Task:
The output is the lines below from the one with "Das musst du" through the one with "camiseta-sp-ml-valor-rojo-1.jpg", both included, printed exactly and with no other line.

Records supplied:
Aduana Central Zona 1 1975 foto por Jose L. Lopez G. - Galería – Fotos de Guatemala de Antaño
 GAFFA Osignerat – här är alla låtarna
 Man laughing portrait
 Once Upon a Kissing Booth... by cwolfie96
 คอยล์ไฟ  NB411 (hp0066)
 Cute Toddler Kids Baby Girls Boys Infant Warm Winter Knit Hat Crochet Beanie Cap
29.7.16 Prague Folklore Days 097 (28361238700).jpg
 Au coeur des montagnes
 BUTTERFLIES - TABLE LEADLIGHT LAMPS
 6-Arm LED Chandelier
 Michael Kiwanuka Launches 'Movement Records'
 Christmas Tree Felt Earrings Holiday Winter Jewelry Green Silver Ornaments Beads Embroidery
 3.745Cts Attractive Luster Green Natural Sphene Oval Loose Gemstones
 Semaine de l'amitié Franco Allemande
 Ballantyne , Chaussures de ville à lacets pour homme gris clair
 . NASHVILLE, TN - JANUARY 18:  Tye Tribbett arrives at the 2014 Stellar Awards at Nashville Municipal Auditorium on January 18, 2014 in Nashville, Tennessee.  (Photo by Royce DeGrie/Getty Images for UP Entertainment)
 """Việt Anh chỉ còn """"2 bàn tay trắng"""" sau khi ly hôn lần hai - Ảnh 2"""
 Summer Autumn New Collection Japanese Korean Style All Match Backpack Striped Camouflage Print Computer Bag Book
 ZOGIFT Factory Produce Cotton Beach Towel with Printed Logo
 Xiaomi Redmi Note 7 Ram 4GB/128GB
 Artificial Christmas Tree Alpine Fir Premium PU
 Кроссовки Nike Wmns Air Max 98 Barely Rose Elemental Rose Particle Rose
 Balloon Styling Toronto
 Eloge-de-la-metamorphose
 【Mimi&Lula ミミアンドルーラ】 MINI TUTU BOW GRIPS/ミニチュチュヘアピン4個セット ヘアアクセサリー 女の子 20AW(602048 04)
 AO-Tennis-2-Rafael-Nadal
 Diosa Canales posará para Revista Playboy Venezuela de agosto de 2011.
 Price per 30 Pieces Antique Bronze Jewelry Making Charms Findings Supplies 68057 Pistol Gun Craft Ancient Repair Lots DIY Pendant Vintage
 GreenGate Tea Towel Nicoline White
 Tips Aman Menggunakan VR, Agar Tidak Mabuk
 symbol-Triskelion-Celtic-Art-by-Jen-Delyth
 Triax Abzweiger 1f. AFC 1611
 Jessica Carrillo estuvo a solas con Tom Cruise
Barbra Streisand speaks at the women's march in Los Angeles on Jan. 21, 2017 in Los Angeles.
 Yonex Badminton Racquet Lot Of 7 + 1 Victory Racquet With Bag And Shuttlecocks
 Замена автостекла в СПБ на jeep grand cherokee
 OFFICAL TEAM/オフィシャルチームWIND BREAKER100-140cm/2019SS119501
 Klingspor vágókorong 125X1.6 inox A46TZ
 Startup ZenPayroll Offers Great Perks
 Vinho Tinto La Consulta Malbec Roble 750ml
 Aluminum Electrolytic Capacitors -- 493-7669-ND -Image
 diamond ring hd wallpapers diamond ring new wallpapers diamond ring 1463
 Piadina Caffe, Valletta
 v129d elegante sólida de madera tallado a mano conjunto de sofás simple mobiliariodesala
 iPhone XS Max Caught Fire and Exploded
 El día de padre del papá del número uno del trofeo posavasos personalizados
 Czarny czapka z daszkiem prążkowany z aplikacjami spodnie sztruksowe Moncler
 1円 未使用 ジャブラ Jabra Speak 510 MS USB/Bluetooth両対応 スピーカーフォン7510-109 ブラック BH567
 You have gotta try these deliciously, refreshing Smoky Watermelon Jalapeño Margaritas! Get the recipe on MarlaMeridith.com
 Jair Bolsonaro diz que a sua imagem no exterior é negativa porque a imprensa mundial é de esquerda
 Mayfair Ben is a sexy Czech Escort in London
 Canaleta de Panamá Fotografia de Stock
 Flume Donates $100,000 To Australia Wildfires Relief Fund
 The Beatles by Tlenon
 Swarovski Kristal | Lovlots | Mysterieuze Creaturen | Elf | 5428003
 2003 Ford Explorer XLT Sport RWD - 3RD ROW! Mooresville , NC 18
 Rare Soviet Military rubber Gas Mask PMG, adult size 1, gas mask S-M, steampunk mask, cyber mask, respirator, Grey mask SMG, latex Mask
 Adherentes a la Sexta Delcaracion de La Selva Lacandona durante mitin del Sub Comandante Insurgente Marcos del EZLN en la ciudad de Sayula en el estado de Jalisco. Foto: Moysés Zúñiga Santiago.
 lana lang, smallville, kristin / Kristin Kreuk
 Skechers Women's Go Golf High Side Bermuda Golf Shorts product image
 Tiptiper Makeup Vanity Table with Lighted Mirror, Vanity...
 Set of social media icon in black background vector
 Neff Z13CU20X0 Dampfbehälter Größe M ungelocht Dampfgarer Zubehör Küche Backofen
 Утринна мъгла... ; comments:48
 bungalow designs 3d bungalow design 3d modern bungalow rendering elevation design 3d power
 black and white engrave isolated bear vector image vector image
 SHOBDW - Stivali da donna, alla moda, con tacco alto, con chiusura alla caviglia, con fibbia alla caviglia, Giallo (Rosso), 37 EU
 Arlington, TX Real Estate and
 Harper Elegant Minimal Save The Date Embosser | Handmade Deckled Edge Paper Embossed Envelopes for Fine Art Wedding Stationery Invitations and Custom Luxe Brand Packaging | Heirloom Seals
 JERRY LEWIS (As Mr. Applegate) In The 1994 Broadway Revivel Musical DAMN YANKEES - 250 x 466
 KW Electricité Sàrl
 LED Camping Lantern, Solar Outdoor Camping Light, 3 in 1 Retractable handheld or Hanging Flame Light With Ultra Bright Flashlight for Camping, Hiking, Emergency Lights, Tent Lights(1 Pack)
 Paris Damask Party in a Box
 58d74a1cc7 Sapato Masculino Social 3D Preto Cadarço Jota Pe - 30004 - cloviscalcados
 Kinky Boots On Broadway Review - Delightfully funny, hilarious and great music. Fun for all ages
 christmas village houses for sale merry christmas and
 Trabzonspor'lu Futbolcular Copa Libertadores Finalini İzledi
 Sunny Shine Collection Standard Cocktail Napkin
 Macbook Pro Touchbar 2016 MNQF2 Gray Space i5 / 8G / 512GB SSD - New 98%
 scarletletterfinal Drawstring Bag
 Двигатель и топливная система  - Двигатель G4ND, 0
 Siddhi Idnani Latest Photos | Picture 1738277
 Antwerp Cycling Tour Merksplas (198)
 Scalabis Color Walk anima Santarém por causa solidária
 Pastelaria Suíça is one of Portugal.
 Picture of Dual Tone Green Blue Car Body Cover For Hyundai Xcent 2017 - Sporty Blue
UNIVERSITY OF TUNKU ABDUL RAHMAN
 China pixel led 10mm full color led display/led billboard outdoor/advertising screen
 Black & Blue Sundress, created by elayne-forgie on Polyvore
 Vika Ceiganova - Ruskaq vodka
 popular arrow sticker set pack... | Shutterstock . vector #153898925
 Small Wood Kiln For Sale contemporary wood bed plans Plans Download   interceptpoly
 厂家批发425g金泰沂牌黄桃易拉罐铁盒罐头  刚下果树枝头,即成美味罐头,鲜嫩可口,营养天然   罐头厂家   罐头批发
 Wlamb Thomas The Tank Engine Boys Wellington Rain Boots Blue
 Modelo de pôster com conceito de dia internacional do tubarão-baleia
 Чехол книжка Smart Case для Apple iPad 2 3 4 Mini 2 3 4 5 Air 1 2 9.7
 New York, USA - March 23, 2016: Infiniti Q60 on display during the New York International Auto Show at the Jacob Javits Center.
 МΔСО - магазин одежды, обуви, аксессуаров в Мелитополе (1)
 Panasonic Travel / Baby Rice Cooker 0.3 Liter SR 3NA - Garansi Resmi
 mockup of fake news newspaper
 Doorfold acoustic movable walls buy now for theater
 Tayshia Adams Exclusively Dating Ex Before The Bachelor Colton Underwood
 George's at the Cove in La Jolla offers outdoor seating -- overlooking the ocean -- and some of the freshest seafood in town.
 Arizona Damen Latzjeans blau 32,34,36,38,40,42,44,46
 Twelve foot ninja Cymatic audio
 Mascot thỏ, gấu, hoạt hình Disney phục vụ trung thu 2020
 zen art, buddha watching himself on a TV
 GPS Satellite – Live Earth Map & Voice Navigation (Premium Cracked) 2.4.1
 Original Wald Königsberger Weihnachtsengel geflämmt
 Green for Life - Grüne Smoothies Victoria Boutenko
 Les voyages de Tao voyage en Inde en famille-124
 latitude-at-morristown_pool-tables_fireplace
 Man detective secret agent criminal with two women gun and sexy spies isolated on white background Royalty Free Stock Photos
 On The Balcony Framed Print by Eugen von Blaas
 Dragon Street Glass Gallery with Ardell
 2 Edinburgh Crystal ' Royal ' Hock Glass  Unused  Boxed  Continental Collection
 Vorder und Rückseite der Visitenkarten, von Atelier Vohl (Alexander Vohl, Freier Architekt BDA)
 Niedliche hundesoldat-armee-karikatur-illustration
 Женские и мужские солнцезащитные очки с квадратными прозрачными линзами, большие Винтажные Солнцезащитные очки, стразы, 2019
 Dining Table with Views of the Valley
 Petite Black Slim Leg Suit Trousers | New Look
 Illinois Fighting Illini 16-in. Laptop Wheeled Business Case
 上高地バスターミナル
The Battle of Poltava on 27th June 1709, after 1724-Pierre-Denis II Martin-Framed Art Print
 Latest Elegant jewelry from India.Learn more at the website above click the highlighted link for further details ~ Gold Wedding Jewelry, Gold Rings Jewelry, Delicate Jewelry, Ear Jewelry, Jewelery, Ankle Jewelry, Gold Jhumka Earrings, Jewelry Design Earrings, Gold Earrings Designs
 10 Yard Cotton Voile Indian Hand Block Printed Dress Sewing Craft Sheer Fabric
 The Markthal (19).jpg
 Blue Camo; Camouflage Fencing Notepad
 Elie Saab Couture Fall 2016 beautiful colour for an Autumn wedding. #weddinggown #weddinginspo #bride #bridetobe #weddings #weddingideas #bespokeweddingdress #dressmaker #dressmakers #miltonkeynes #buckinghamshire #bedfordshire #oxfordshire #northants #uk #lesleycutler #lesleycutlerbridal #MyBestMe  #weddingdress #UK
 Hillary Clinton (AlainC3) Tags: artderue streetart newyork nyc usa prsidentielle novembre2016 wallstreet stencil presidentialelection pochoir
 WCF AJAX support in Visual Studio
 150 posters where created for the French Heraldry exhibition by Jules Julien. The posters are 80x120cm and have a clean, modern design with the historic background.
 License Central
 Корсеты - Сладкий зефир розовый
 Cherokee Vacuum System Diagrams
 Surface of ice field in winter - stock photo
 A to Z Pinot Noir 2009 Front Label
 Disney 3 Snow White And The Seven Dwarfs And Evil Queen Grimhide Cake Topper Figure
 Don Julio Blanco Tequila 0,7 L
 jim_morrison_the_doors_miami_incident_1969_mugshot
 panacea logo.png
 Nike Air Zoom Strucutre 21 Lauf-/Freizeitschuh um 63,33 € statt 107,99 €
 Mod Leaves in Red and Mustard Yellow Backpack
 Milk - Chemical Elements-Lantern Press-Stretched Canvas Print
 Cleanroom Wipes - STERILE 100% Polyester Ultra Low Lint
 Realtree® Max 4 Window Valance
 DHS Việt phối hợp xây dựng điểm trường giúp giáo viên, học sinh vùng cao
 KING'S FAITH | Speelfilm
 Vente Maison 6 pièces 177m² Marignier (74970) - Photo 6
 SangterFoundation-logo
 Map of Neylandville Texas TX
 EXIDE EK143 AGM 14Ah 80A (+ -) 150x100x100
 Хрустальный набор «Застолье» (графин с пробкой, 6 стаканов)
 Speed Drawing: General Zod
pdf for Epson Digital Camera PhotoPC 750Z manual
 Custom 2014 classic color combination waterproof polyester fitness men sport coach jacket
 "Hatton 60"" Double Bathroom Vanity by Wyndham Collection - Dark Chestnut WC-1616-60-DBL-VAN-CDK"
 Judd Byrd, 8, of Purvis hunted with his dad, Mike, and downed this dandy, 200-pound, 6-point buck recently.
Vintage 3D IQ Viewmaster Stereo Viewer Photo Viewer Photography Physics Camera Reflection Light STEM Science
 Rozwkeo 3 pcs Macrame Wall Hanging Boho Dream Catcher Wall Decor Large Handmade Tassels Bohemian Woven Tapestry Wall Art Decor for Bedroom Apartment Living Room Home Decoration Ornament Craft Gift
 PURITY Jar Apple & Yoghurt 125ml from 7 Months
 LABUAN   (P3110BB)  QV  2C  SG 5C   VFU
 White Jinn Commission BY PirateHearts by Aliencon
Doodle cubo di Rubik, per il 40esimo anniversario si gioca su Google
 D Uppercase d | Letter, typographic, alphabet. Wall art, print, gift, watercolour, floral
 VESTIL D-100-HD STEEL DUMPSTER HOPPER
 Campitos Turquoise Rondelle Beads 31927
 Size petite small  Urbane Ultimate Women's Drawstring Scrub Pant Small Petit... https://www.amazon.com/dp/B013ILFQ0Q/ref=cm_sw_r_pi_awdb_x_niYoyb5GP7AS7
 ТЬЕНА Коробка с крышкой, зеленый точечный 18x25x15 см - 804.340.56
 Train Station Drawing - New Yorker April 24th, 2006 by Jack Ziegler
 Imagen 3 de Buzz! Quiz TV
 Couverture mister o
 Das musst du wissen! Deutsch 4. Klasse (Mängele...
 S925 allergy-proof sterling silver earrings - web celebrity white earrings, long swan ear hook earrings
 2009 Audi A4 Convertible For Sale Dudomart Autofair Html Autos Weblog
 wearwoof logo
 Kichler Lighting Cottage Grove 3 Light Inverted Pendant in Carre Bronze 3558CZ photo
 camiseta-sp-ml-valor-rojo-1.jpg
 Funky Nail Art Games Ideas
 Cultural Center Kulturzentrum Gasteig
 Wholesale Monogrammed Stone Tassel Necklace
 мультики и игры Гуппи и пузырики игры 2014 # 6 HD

Solution for this task:
 Das musst du wissen! Deutsch 4. Klasse (Mängele...
 S925 allergy-proof sterling silver earrings - web celebrity white earrings, long swan ear hook earrings
 2009 Audi A4 Convertible For Sale Dudomart Autofair Html Autos Weblog
 wearwoof logo
 Kichler Lighting Cottage Grove 3 Light Inverted Pendant in Carre Bronze 3558CZ photo
 camiseta-sp-ml-valor-rojo-1.jpg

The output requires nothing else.